Part of the recovery from this sad time in Christian social witness depends on rediscovering first principles about God’s purposes for government as the universal church has traditionally understood through accumulated experience and wisdom. It should be and will be good news for many to learn there is an accumulated treasury of Christian thought that exceeds in wisdom the typical evangelical blogger who knows what Jesus wants us to do.

Our foreign policy journal Providence is aimed at schooling at least a subset of Christian thought leaders in historic Christian ways of looking at global statecraft and national security. The reception has been favorable. But we need to expand our scope, explaining why government is in all times and places called to protect us from crime and foreign enemies but is not similarly called to protect our self esteem, affirm our perceived sexual orientation, govern our diet, feed our pets, or divvy out our daily vitamins.

Christian social and political witness has become a grab bag of unsystematic individualistic wants and personal desires. Typical social justice jamborees for young evangelicals portray every perceived political, social and economic aspiration as a state responsibility achieved through larger government and the further retreat of civil society. Meanwhile traditional Religious Right appeals, not typically successful with young people, depend on reflexive conservatism without need of theological framework.

Maybe IRD’s contribution beyond Providence is to host a Christian political theology event targeting young Christians, starting with a small audience and annually expanding, hopefully generating a new generation of astute Christian thinkers and actors who will in turn create new circles of expanding influence.

These initiatives will not of course transform our culture with the immediate results demanded by the contemporary expectation of quick gratification. They will seek to align with God’s more patient, long term program of redeeming the world.

May IRD always seek to participate in God’s redemption of always troubled humanity.

  1. Comment by Padre Dave Poedel on December 30, 2016 at 10:43 pm

    I am more than a little confused that you have not considered The Lutheran Church Missouri Synod as a denomination that has remained faithful and strives to remain faithful to Traditional, evangelical and catholic theology and practice and a very high view of Holy Scripture, and staunchly pro-life.

    I realize that we can be rather tribal and even appear exclusive to those accustomed to mainline laxity, but to discount us as a force in the USA is to deprive Christians searching for a faithful Church of a very viable option.

    Yes, we have our churches that offer more contemporary forms of worship, but even these faithfully offer the Sacraments as ordained by God and administered by an all-male clergy.

    Thanks for your consideration, as I thoroughly enjoy your publications, especially the new Providence journal.

  2. Comment by Tianzhu on January 2, 2017 at 10:49 am

    There’s “right,” and then there’s “dead right.” That’s what the LCMS is.

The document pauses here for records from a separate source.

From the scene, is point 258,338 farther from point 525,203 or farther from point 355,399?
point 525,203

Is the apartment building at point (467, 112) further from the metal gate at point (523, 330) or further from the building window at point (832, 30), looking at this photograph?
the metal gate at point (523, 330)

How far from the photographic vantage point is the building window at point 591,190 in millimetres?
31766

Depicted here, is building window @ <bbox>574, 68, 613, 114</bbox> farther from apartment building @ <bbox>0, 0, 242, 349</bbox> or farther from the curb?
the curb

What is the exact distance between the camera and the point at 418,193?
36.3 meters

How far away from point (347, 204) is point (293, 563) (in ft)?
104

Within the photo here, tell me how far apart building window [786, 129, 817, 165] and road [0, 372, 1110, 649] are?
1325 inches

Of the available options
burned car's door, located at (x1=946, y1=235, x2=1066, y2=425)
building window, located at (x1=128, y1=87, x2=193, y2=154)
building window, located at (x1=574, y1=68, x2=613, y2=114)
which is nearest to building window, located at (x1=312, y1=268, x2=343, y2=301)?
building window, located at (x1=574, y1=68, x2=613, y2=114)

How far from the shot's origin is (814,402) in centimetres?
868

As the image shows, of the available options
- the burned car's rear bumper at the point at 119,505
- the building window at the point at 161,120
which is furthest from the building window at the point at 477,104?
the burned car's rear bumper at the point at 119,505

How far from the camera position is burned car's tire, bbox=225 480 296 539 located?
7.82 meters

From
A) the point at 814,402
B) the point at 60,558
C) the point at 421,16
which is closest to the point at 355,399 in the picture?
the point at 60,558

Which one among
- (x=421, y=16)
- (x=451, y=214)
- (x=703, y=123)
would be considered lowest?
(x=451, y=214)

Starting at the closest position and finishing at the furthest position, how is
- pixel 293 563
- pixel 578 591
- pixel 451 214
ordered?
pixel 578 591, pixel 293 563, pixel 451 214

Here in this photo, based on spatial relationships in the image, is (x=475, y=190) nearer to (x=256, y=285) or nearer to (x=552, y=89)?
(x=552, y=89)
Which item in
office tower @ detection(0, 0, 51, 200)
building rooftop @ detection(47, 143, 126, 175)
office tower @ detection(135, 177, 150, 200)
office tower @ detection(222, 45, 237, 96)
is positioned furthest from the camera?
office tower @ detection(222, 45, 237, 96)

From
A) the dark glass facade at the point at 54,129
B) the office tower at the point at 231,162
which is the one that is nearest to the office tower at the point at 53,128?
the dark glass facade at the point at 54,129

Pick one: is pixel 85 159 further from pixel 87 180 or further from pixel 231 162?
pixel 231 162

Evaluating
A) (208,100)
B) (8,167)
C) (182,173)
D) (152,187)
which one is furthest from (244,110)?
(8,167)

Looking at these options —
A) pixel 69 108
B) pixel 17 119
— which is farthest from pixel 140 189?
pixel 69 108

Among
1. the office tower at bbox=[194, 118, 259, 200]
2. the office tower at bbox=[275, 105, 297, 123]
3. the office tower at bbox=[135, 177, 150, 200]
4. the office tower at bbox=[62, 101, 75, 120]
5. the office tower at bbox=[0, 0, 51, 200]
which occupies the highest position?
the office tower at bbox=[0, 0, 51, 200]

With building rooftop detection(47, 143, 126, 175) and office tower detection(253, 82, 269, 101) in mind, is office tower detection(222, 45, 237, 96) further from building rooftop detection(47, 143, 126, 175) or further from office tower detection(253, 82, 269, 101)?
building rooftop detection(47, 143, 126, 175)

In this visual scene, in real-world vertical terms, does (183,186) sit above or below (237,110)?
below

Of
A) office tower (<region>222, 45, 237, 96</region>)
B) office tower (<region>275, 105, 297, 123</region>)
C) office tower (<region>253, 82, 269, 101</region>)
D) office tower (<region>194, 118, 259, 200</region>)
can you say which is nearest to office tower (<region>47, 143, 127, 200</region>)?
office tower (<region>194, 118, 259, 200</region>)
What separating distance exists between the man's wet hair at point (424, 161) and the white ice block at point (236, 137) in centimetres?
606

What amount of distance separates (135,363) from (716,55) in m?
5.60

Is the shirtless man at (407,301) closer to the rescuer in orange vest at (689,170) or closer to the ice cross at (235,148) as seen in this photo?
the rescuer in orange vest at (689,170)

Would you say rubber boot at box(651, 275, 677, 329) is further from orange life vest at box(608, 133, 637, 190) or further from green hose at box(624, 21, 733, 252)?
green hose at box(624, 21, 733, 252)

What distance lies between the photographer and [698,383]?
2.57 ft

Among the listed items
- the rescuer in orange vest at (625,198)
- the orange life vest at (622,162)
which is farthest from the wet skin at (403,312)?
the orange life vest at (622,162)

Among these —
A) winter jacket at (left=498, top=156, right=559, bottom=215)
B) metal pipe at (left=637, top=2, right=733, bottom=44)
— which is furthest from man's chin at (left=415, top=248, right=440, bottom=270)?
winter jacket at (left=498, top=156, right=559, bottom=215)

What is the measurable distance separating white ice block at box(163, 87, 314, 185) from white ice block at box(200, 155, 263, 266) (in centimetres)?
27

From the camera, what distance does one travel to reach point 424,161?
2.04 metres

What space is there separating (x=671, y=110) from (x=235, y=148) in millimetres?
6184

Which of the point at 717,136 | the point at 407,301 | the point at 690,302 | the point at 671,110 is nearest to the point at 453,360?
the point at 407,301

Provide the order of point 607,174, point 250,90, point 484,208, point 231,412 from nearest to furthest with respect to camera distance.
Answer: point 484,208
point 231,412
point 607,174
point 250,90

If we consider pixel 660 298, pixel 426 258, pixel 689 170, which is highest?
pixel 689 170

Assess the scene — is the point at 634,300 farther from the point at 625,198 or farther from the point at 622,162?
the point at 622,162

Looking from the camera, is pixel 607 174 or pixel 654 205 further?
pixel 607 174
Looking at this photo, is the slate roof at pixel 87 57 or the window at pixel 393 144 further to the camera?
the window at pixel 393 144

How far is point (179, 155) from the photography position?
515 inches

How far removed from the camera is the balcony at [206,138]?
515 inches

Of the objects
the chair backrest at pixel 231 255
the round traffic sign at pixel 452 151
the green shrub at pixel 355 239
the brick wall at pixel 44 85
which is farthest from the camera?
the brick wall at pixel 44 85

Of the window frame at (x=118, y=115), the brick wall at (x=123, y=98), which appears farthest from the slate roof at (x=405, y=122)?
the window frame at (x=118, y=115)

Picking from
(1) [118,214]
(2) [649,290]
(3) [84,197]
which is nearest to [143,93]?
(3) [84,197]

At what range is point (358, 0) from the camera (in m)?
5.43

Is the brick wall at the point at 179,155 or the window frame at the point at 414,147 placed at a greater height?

Your theology is correct, but you got nothing else. The ELCA will probably go extinct before you do, but that isn’t much of a consolation. Did it occur to you that you might want to offer people something beside theology? The people leaving ELCA over the gay issue are obviously not flocking to the LCMS.

  3. Comment by Jeff Walton on January 3, 2017 at 10:07 am

    We’re most grateful for the social witness of the LCMS — both through the church’s renewed engagement with the March for Life, speaking out on domestic religious liberty matters, and ecumenical engagement with the Anglican Church in North America.